Personal Productivity – Module 5

“The surest way to be late is to have plenty of time.”
– Leo Kennedy

Tackling New Tasks and Projects

When you’re assigned a new task or project, it’s important to create a plan at the beginning so you get off to a good start. This module will look at some different techniques that you can use to tackle new to-do items.

 

 

 

 

 

 

The Sliding Scale

When planning and organizing, try to create the right size plan for the task. If your goal is to organize your inbox, for example, it’s probably not necessary to spend several hours planning each action.

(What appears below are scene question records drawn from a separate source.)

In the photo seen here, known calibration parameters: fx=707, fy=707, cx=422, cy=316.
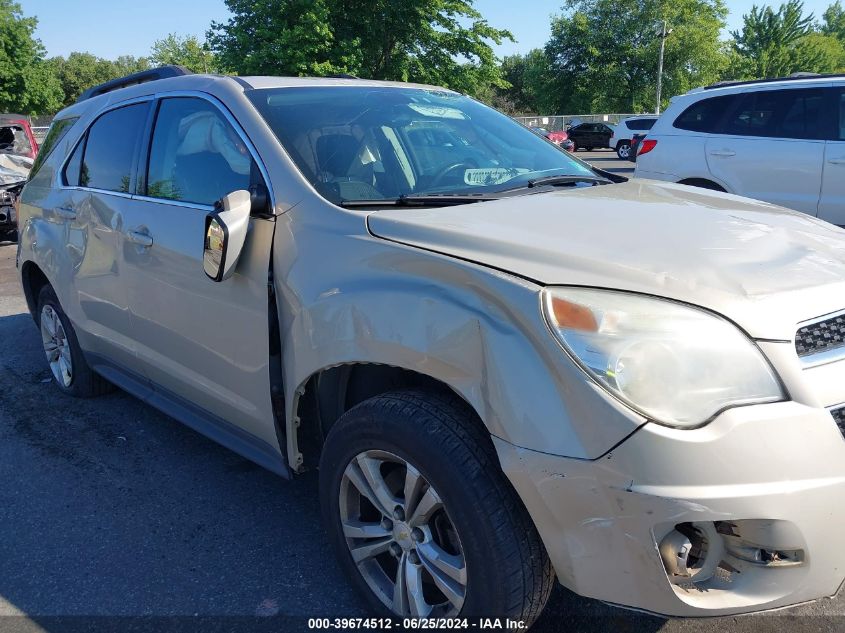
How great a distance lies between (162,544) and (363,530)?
1.09m

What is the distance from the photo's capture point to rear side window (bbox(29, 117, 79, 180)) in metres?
4.33

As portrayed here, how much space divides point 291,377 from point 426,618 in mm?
899

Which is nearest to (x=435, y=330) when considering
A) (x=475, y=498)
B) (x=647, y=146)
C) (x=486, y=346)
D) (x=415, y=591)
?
(x=486, y=346)

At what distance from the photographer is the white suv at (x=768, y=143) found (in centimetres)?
643

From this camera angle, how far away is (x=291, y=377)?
8.04ft

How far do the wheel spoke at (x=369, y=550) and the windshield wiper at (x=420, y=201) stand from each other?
111 cm

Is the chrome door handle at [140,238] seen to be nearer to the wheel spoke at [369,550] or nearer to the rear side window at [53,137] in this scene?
the rear side window at [53,137]

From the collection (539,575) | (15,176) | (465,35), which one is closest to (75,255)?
(539,575)

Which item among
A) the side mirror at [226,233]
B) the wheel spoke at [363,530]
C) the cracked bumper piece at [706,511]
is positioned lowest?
the wheel spoke at [363,530]

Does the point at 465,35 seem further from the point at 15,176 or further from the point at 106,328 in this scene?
the point at 106,328

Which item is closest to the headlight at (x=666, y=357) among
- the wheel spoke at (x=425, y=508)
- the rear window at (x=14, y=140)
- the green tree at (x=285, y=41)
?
the wheel spoke at (x=425, y=508)

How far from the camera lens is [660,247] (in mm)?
2010

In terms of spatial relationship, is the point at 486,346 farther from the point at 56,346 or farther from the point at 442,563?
the point at 56,346

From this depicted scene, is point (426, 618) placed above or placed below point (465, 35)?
below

On the other hand, if you’re handed a complex project, you may want to spend several days or even weeks gathering information and creating a plan.

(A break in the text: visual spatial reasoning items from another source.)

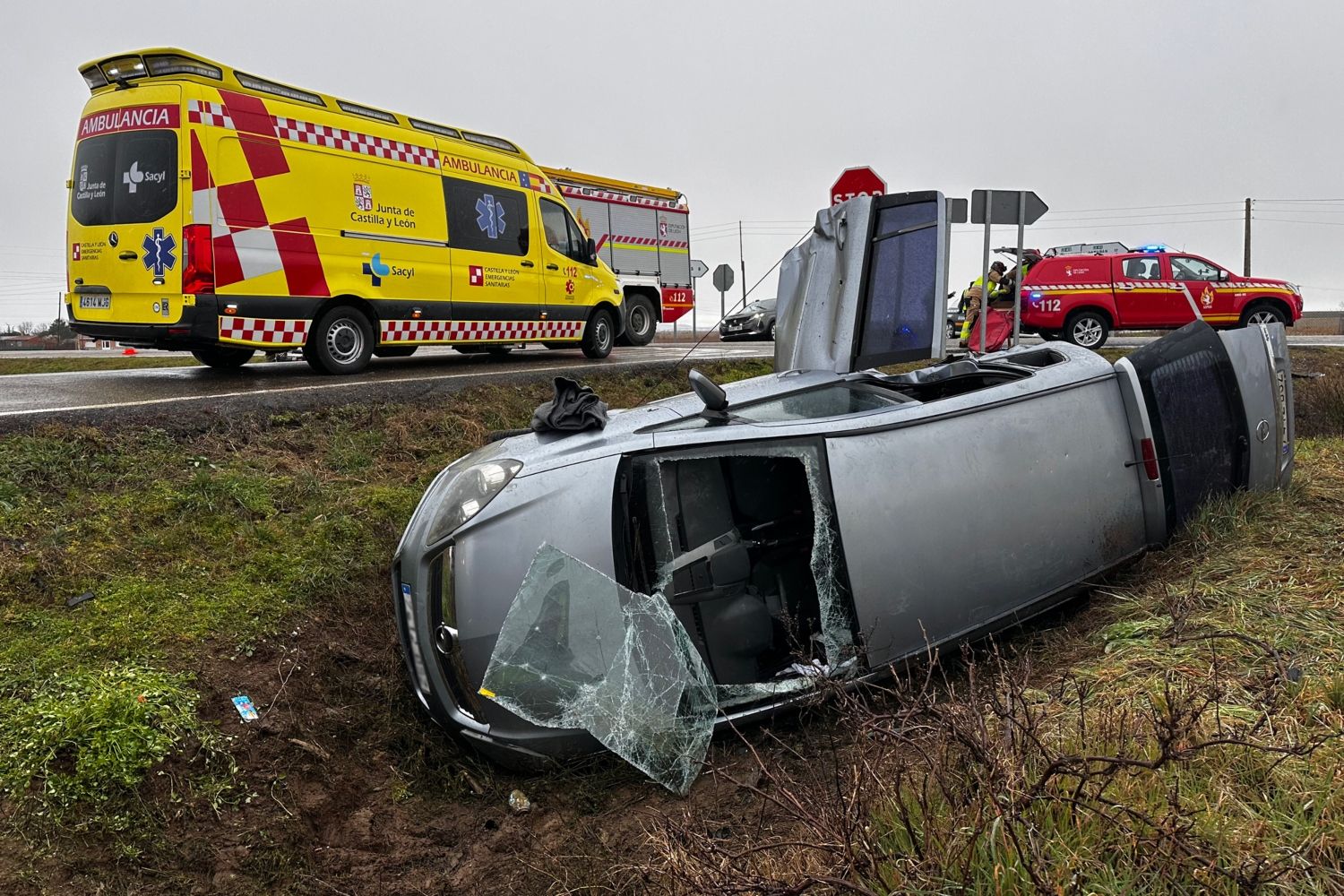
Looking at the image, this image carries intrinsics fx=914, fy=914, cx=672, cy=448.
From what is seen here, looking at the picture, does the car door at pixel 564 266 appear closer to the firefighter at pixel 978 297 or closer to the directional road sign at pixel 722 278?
the firefighter at pixel 978 297

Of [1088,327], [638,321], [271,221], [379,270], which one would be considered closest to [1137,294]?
[1088,327]

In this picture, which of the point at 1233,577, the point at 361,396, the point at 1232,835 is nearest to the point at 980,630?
the point at 1233,577

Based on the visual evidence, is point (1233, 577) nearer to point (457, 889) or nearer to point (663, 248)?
point (457, 889)

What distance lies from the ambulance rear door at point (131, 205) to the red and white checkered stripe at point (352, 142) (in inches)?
35.7

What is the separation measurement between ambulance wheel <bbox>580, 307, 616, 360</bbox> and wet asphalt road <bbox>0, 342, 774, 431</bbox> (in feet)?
1.54

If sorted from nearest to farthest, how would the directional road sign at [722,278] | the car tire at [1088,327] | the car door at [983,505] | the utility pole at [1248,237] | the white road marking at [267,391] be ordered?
the car door at [983,505]
the white road marking at [267,391]
the car tire at [1088,327]
the directional road sign at [722,278]
the utility pole at [1248,237]

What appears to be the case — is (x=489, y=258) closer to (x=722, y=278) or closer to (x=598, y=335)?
(x=598, y=335)

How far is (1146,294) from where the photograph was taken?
1373 cm

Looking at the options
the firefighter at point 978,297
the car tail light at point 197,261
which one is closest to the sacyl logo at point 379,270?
the car tail light at point 197,261

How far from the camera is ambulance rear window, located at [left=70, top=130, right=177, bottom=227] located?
725 centimetres

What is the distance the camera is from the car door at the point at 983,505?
10.8ft

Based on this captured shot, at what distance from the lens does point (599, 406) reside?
356 cm

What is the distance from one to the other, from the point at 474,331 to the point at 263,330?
2373 millimetres

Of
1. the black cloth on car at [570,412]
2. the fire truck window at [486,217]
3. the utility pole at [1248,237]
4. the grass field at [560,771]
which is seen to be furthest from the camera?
the utility pole at [1248,237]
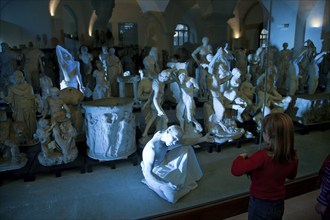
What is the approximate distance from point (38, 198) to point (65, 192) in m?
0.30

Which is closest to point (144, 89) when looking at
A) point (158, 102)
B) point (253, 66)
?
point (158, 102)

For small tasks, basic tools such as a to-do list or calendar will probably be the best choice.

For medium-sized tasks or projects, you might want to use:

• RACI charts

• Visual timelines

• Storyboards

And for large projects, consider:

• Gantt charts

• Project plans

• Project-specific productivity journals

• Online time tracking dashboards

 

 

A Checklist for Getting Started

For most tasks, you will need some background information before you begin. Remember, you’ll need very little information for simple tasks, and more detailed information for complex tasks.

Basic information you will gather should include:

• What is the date I will start this task? What is the deadline?

• Who else can I rely on for help?

• What are the major things that need to be completed?

• What obstacles might I encounter? How can I get around them? (For example, one of your key resources might be going on vacation in two weeks. You will want to gather all required information from them before they leave.)

• What work has already been completed?

 

 

Evaluating and Adapting

For most medium to large sized tasks, you will want to build evaluation points into your plan. Typically, these occur at key gateways (called milestones in the project management world). At these gateways, you will look at your plan, determine what is working and what is not working, and adjust as necessary.

Some other signs that it may be time to review your plan:

• You keep falling further and further behind.

• You’re not motivated to work on the project.

• You’re finding that your plan isn’t the right size for your project.

• Major changes have happened in your project.

Case Study

Harry used to be a walking to-do list. Sticky notes were plastered all over his shirt sleeve. Disorganization spelled his middle name. He couldn’t make heads or tails of his assigned duties. Harry felt controlled by the chaos and asked Alex for advice. Alex told Harry that he needed to draw up a plan to tackle his mess. Together, they created the right plan for the right jobs and Harry felt the weight of the world fall off of his shoulders and one by one watched the sticky notes as they flew off of his shirt and dove into their correct plan. It became a miracle and Harry could stand proud because his work didn’t drag him down anymore and his boss would be the happiest man on earth knowing that time and money had not been wasted due to Harry’s disorganized bunch of notes.